ОТРЫВОК ▸
____________________

Sergei Chuzavkov/Keystone Press Agency

24 августа Украина отмечает 31-ю годовщину своей независимости. Republic поговорил с философом и политическим аналитиком Михаилом Минаковым о том, что сегодня представляют собой украинцы как нация, как на этом отражается война, как быть с украинским национализмом и каковы перспективы украинской евроинтеграции.

«Политическое воображение украинцев все чаще ориентировалось на модель, похожую на современный Израиль»

— В противостоянии с путинской Россией украинцы мощно заявили о себе именно как нация. По последним опросам, более 90% украинцев верят в победу в войне с Россией, 55% считают победой восстановление украинского суверенитета на всей территории Украины, включая Крым. Налицо единение и вера в победу. Как бы вы на сегодня определили, кто такие украинцы, в чем их особенности как европейской общности?

____________________

(Записи набора данных)
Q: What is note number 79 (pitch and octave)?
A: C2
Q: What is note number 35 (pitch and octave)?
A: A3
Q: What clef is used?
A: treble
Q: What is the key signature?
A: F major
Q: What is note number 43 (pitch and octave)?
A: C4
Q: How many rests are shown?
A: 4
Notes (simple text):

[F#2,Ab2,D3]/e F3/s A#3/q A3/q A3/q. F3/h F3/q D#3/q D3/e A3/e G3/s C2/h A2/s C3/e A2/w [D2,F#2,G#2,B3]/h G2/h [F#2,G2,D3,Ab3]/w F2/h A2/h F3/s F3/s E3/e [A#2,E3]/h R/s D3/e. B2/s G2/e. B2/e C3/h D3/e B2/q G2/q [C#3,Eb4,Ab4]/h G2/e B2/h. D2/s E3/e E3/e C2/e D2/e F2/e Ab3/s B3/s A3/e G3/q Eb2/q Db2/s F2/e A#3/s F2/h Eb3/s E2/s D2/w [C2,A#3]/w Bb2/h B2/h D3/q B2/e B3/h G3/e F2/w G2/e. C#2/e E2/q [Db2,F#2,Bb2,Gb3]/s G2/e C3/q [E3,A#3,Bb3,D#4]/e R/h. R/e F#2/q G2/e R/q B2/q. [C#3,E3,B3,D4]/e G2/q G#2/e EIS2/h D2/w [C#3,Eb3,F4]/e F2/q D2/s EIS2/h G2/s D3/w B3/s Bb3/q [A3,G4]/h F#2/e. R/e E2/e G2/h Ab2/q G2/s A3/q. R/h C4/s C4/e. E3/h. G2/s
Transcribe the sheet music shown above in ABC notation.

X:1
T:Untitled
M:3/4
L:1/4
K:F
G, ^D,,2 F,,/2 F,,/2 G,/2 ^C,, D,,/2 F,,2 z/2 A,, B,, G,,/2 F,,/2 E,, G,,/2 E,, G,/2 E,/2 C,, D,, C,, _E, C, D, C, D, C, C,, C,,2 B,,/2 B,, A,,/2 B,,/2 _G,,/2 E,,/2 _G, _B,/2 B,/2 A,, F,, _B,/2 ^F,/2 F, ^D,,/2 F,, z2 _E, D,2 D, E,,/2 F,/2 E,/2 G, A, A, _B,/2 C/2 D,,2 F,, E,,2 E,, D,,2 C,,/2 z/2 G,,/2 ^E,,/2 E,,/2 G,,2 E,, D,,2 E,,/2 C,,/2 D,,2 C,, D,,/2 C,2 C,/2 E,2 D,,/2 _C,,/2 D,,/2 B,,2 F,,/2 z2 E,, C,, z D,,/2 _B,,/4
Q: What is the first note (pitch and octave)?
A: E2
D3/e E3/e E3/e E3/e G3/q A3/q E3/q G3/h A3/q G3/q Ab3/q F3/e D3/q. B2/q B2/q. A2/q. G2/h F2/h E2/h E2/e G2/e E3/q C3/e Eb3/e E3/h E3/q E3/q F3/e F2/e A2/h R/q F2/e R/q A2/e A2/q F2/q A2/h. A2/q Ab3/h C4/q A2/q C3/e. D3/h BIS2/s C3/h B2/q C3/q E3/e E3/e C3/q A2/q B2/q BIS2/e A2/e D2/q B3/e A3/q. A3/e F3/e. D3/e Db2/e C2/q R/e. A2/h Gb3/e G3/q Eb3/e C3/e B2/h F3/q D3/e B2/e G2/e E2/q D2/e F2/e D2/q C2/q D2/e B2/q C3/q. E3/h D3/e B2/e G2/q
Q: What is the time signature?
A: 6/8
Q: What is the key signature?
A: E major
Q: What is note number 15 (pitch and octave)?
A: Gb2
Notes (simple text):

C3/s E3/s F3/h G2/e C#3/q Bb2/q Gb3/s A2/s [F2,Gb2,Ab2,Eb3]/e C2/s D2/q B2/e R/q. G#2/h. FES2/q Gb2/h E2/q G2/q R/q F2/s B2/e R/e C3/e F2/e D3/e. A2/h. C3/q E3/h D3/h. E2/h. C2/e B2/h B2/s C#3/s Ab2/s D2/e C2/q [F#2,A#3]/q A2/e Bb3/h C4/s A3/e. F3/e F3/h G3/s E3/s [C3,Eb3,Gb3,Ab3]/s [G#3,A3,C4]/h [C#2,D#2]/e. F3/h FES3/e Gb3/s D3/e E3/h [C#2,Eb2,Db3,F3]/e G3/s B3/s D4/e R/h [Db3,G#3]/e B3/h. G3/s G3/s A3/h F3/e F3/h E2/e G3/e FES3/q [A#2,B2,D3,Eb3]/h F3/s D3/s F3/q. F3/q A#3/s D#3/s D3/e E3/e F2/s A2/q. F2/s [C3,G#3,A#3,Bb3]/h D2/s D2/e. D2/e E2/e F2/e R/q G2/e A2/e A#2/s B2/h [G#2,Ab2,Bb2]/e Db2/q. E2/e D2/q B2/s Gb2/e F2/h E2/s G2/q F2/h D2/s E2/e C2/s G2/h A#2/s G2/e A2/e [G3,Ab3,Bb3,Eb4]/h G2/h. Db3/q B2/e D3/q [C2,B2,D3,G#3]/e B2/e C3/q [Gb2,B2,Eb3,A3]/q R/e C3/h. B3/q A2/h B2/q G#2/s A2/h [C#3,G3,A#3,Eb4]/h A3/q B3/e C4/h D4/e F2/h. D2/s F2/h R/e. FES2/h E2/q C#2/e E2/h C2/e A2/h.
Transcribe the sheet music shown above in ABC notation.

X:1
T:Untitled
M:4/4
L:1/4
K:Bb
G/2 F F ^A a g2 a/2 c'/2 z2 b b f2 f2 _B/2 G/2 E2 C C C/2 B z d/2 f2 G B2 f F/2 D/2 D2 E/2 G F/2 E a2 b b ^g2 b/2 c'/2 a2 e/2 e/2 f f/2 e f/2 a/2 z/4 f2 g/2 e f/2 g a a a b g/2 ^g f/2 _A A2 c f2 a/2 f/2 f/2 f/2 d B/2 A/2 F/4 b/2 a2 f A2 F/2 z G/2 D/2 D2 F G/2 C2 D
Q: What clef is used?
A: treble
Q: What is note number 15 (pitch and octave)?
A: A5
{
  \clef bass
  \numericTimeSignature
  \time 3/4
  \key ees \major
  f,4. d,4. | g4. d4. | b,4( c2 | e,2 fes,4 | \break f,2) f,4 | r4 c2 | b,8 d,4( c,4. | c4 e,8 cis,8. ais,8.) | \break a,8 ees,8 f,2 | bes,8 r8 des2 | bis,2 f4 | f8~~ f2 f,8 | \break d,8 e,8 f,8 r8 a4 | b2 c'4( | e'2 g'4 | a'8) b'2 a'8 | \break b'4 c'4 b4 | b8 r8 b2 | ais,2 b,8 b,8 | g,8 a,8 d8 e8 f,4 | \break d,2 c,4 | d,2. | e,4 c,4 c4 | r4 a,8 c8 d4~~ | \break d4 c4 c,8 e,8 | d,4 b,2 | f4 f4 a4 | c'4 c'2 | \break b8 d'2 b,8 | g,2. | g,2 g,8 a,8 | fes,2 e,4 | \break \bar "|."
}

____________________

ЧТО СДЕЛАТЬ ▸
#1 Измените часть отрывка от «Sergei Chuzavkov/Keystone Press» до «как европейской общности?», заменив «единение» на «сплочённость».
#2 Перечислите все темы, которые, согласно отрывку, Republic обсудил с Михаилом Минаковым.

ОТВЕТЫ ▸
#1
Sergei Chuzavkov/Keystone Press Agency

24 августа Украина отмечает 31-ю годовщину своей независимости. Republic поговорил с философом и политическим аналитиком Михаилом Минаковым о том, что сегодня представляют собой украинцы как нация, как на этом отражается война, как быть с украинским национализмом и каковы перспективы украинской евроинтеграции.

«Политическое воображение украинцев все чаще ориентировалось на модель, похожую на современный Израиль»

— В противостоянии с путинской Россией украинцы мощно заявили о себе именно как нация. По последним опросам, более 90% украинцев верят в победу в войне с Россией, 55% считают победой восстановление украинского суверенитета на всей территории Украины, включая Крым. Налицо сплочённость и вера в победу. Как бы вы на сегодня определили, кто такие украинцы, в чем их особенности как европейской общности?

#2
- что сегодня представляют собой украинцы как нация;
- как на этом отражается война;
- как быть с украинским национализмом;
- каковы перспективы украинской евроинтеграции.